───── Passage shown ─────
In-memory dataset¤
1. Purpose¤
The in-memory dataset is a small embedded RDF store that keeps all data in memory and exposes it via SPARQL. It is intended as a temporary working graph inside workflows, not as a large or persistent storage.
Typical use cases:
- Collecting intermediate results during a workflow run.
- Storing small lookup graphs used by downstream operators.
- Testing or prototyping workflows without configuring an external RDF store.
2. Behaviour and lifecycle¤
- The dataset maintains a single in-memory RDF model.
- All read and write operations go through a SPARQL endpoint over this model.
- Data exists only in memory:
- It is not persisted to disk by this dataset.
- After an application restart, the dataset contents are empty again.
Within a workflow:
- The dataset can be used as both input and output:
- Upstream operators can write triples/entities/links into it.
- Downstream operators can read from it via SPARQL-based mechanisms.
3. Reading data¤
- When used as a source, the dataset exposes its data as a SPARQL endpoint.
- Queries and retrievals behave like against a normal SPARQL dataset:
- Entity retrieval, path/type discovery, sampling, etc. are executed via SPARQL.
- There is no file backing this dataset; everything comes from what has been written into the in-memory model during the lifetime of the process.
4. Writing data¤
The in-memory dataset accepts RDF data through:
-
Entity sink
- Entities written by upstream components are converted to RDF triples and stored in the in-memory model.
-
Link sink
- Links are written as RDF triples in the same model.
-
Triple sink
- Triples are directly added to the in-memory model via SPARQL operations.
All three sinks ultimately write into the same in-memory graph; there is no separate physical storage per sink type.
5. Configuration¤
Clear graph before workflow execution¤
- Parameter:
Clear graph before workflow execution(boolean) - Default:
true
Behaviour:
-
If true:
- Before the dataset is used in a workflow execution, the graph is cleared (for writes via this dataset).
- The workflow sees a fresh, empty in-memory graph at the start of the run.
-
If false:
- Existing data in the in-memory graph is preserved when the workflow starts.
- New data is added on top of whatever is already stored in the model.
─────
#### [Given instruction]
Resume the in-memory dataset documentation right after its last sentence, keeping its structure and tone. The records are not needed for this work.
───── Data entries ─────
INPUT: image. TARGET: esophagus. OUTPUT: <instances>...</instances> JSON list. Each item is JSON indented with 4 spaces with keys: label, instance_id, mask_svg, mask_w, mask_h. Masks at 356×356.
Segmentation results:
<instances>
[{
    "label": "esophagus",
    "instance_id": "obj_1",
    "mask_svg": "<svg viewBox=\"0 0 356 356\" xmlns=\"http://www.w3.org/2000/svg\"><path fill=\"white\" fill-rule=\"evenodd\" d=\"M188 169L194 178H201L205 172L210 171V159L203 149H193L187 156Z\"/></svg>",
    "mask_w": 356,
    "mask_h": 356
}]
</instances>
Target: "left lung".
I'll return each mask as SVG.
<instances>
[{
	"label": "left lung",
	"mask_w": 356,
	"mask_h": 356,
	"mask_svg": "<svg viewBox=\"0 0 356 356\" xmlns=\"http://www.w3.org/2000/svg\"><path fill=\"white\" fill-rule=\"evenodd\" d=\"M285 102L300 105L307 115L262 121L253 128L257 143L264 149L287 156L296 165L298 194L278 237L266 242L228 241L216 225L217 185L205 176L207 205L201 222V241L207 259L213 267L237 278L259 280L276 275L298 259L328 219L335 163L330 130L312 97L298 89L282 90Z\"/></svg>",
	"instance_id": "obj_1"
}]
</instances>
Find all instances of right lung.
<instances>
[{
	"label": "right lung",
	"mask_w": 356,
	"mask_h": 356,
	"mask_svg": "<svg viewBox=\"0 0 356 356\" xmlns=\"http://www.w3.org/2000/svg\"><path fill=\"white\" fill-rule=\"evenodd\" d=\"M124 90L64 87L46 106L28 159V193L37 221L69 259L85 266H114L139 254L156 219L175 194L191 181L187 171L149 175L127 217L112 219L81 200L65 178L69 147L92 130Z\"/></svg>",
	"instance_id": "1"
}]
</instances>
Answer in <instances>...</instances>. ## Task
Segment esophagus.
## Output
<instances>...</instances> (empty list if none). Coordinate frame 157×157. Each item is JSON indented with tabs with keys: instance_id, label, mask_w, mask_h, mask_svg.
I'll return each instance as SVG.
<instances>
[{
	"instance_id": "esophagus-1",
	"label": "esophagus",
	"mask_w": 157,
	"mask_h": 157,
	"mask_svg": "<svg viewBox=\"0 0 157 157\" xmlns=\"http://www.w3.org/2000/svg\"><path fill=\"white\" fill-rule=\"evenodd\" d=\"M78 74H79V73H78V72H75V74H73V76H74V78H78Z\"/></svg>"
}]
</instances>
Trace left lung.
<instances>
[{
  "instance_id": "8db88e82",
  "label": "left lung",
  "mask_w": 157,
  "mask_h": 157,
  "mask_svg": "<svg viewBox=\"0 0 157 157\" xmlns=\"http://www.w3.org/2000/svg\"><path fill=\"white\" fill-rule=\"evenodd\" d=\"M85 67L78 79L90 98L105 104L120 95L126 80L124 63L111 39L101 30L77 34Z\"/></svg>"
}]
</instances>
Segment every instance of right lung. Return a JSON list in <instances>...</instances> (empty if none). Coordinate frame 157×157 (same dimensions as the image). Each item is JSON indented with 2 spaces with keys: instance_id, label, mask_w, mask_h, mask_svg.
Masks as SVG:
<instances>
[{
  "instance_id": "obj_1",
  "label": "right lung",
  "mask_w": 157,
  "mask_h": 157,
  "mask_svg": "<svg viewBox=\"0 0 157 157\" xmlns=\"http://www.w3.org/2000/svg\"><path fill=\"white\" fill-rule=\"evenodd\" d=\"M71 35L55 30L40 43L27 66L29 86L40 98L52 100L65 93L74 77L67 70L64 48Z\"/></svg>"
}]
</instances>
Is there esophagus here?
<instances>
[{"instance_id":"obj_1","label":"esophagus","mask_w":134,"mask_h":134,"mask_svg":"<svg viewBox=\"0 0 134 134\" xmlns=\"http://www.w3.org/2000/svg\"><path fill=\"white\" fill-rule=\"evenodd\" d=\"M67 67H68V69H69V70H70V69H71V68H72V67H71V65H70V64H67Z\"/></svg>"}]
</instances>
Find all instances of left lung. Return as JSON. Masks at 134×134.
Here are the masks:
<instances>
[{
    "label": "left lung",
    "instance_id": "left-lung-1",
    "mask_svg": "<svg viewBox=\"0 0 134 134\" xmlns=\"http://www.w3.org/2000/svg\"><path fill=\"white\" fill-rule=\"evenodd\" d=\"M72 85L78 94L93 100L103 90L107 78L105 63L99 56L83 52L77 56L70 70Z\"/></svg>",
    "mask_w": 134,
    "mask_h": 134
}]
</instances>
─────
#### [Answer to the problem]
This parameter controls whether the dataset behaves as a fresh scratch graph per workflow run or as a longer-lived in-memory graph within the lifetime of the running application.
6. Limitations and recommendations¤
-
Memory-bound
- All data is kept in memory; large graphs will increase memory usage and may impact performance.
- For large or production RDF graphs, use an external RDF store and a SPARQL dataset instead.
-
No persistence
- Contents are lost when the application/server is restarted.
- Do not treat this dataset as long-term storage.
-
Scope
- Best suited for:
- small to medium intermediate results,
- testing and prototyping,
- temporary data that can be regenerated by re-running workflows.
- Best suited for:
7. Example usage scenarios¤
-
Use as a temporary integration graph:
- Multiple sources write into the in-memory dataset.
- A downstream SPARQL-based operator queries the combined graph.
-
Use as a scratch area for experimentation:
- Quickly test mapping or linking logic by writing output into the in-memory dataset.
- Inspect the result via SPARQL without configuring an external endpoint.
-
Use as a small lookup store:
- Preload a small set of reference triples (e.g. codes or mappings).
- Let workflows query these during execution.
Parameter¤
None
Advanced Parameter¤
Clear graph before workflow execution (deprecated)¤
This is deprecated, use the ‘Clear dataset’ operator instead to clear a dataset in a workflow. If set to true this will clear this dataset before it is used in a workflow execution.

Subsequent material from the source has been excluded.